Mr. Kateb has gauged the power of these aesthetic cravings. Even though they tend to make us “monstrous,” without them “we are not human.” How, then, might they be checked and balanced? He finds some small consolation in the fact that many people who embrace “stories that make reality more meaningful, tend to like even more some immediate answers to the daily problems of staying afloat.” These people need to be reminded of the role of due process in “recognizing human dignity as a reality that emanates from a unique and immeasurable potentiality of human beings”; they need to be reminded, also, that although the United States still surpasses the world in freedom of speech and religion and the extension of equal protection of the laws to immigrants, the rights to privacy and habeas corpus are now in danger.
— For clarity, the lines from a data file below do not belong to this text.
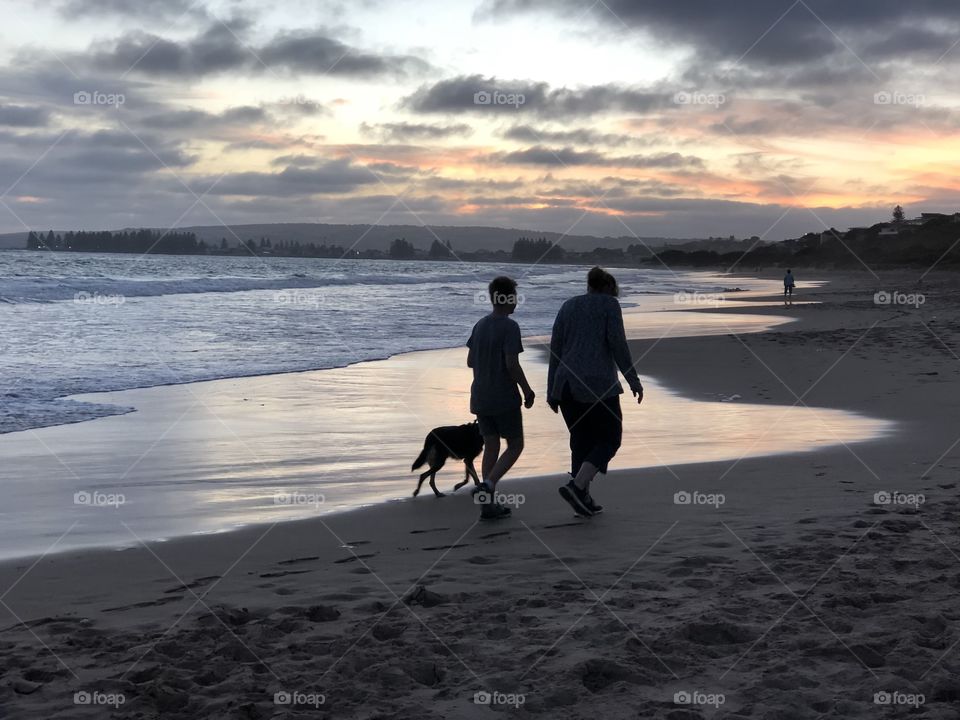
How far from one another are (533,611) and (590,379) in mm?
2362

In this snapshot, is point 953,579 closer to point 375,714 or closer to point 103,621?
point 375,714

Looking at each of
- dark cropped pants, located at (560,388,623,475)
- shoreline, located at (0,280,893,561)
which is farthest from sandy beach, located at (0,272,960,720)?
shoreline, located at (0,280,893,561)

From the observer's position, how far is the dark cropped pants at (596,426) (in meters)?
6.72

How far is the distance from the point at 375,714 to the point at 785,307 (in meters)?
35.1

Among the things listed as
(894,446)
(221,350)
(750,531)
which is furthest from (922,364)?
(221,350)

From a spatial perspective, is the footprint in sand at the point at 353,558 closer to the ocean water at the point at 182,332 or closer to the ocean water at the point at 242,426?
the ocean water at the point at 242,426

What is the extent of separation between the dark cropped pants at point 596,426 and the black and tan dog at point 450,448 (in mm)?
951

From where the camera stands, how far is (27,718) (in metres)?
3.53

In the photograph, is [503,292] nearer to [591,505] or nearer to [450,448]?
[450,448]

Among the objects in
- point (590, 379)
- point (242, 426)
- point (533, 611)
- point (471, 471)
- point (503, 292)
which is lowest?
point (533, 611)

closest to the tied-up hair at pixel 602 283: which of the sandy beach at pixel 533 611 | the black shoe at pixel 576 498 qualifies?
the black shoe at pixel 576 498

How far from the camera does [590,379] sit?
6.70 meters

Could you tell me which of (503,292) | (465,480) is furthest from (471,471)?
(503,292)

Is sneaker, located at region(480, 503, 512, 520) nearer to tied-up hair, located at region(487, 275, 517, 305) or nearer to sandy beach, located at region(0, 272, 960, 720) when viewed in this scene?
sandy beach, located at region(0, 272, 960, 720)
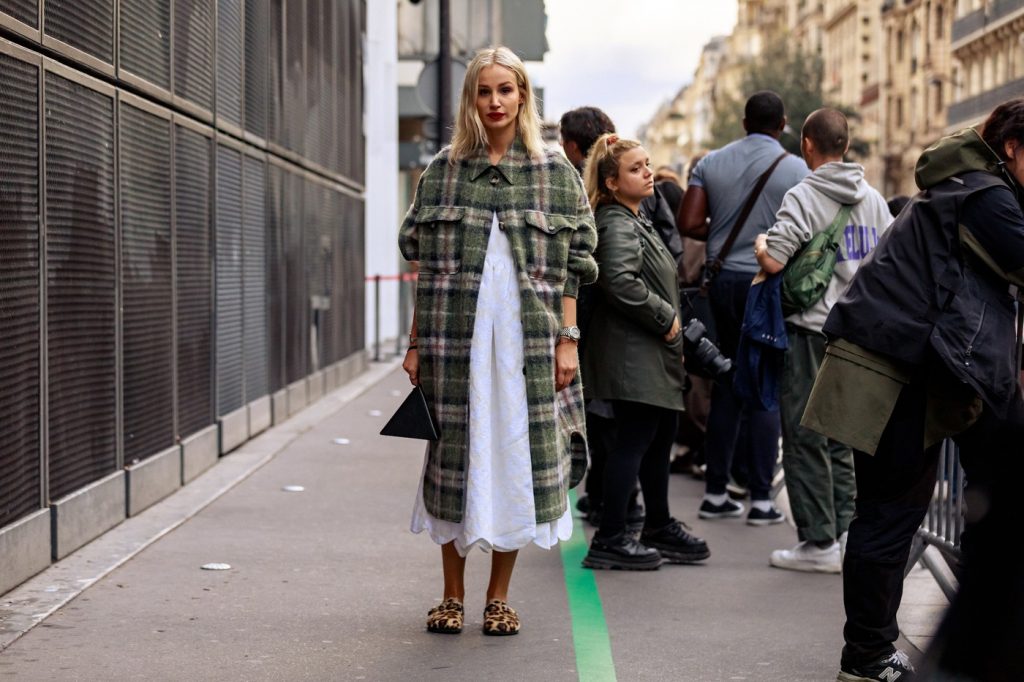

Such rational appeals may not be enough. To make aesthetic cravings only “a momentary stay against confusion,” Mr. Kateb looks, without much confidence, to existentialism. Our greatest teachers, he suggests, should “encourage us to endure meaninglessness.” By abjuring the search for a transcendent meaning and allowing local meanings to suffice, we can recognize “ordinary” things as beautiful and distinctive—and “intensify wonder that there is a world at all.” The prospect of nothingness, then, may be the last, best hope to force us, one by one, to look at ourselves and acknowledge others as worthy of respect.
Glenn C. Altschuler is the Thomas and Dorothy Litwin Professor of American Studies at Cornell University.